Les effets de la clause résolutoire seront suspendus pendant le cours des délais ainsi accordés, de telle sorte que la demande d'expulsion devient sans objet.
Il convient néanmoins de prévoir que tout défaut de paiement des loyers et charges courants d’une part, des délais de paiement d’autre part, justifiera la condamnation de Madame [B] [P] et Monsieur [H] [S] au paiement d’une indemnité mensuelle d’occupation provisionnelle.
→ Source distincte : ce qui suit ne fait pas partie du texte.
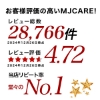MJCARE オリジナル ギフトセット 7種70枚 【 ミニサイズ キャリーケース＆ミニブローチ付き 】 の画像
III. SUR LES DEMANDES ACCESSOIRES :
Madame [B] [P] et Monsieur [H] [S], parties perdantes, supporteront la charge des dépens, qui comprendront notamment le coût du commandement de payer, de son signalement à la CCAPEX, de l’assignation et de sa notification à la préfecture.
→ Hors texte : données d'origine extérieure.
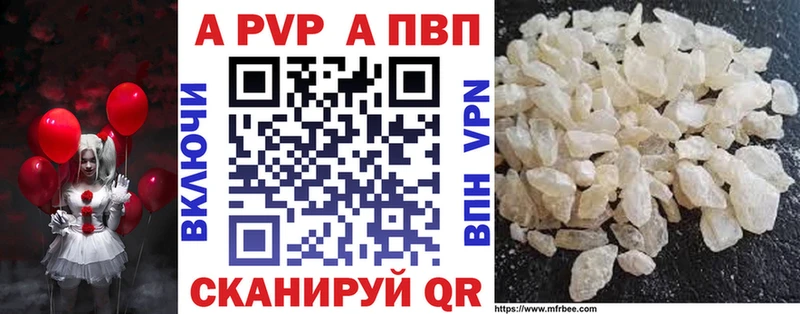 Alpha-PVP мука  Купить закладки  Дегтярск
Compte tenu des démarches judiciaires qu’a dû accomplir la SCI DU ROUDIE, Madame [B] [P] et Monsieur [H] [S] seront condamnés à lui verser une somme de 300€ au titre de l’article 700 du code de procédure civile.
PAR CES MOTIFS,
Nous, juge des contentieux de la protection, statuant en référé, par mise à disposition au greffe, par ordonnance contradictoire et en premier ressort :
CONSTATONS que les conditions d’acquisition de la clause résolutoire figurant au bail en date du 31 décembre 2018 conclu entre la SCI DU ROUDIE d’une part et Madame [B] [P] et Monsieur [H] [S] d’autre part concernant une villa (n°14) avec et deux parkings extérieurs (n°13 et 14) situés [Adresse 4], sont réunies à la date 17 décembre 2024 ;
CONDAMNONS Madame [B] [P] et Monsieur [H] [S] à verser à la SCI DU ROUDIE à titre provisionnel la somme de 1629,88 euros, selon décompte en date du 14 mars 2025, mensualité de mars 2025 incluse ;
AUTORISONS Madame [B] [P] et Monsieur [H] [S] à s’acquitter de cette somme outre le loyer et les charges courants, en 31 mensualités de 52 euros chacune et une 32me mensualité qui soldera la dette en principal et intérêts ;
PRECISONS que chaque mensualité devra intervenir avant le 10 de chaque mois et pour la première fois avant le 10 du mois suivant la signification de la présente ordonnance ;
SUSPENDONS les effets de la clause résolutoire pendant l’exécution des délais
accordés ;
DISONS que si la dette locative est apurée dans les délais ou de façon anticipée, la clause résolutoire sera réputée n’avoir jamais été acquise ;
DISONS qu’en revanche, toute mensualité, qu'elle soit due au titre du loyer et des charges courants ou de l’arriéré, restée impayée sept jours après l'envoi d'une mise en demeure par lettre recommandée avec avis de réception justifiera :
* que la clause résolutoire retrouve son plein effet ;
* que le solde de la dette devienne immédiatement exigible ;
* qu'à défaut pour Madame [B] [P] et Monsieur [H] [S] d’avoir volontairement libéré les lieux dans les deux mois de la délivrance d’un commandement de quitter les lieux, il pourra être procédé à leur expulsion ainsi qu’à celle de tous les occupants de leur chef, avec le concours de la force publique si besoin est, sur demande de la SCI DU ROUDIE ;
* que Madame [B] [P] et Monsieur [H] [S] soient condamnés à verser à la SCI DU ROUDIE une indemnité mensuelle d’occupation provisionnelle égale au montant du loyer et des charges qui auraient été dus en l’absence de résiliation du bail jusqu’à la date de la libération définitive des lieux caractérisée par la remise des clés ;
CONDAMNONS Madame [B] [P] et Monsieur [H] [S] à verser à la SCI DU ROUDIE la somme de 300 euros sur le fondement de l’article 700 du code de procédure civile ;
CONDAMNONS Madame [B] [P] et Monsieur [H] [S] aux dépens, qui comprendront le coût du commandement de payer, son signalement à la CCAPEX, de l’assignation en référé et de sa notification à la préfecture ;
DEBOUTONS la SCI DU ROUDIE de toute demande plus ample ou contraire ;
RAPPELONS que la présente ordonnance est de plein droit exécutoire à titre provisoire.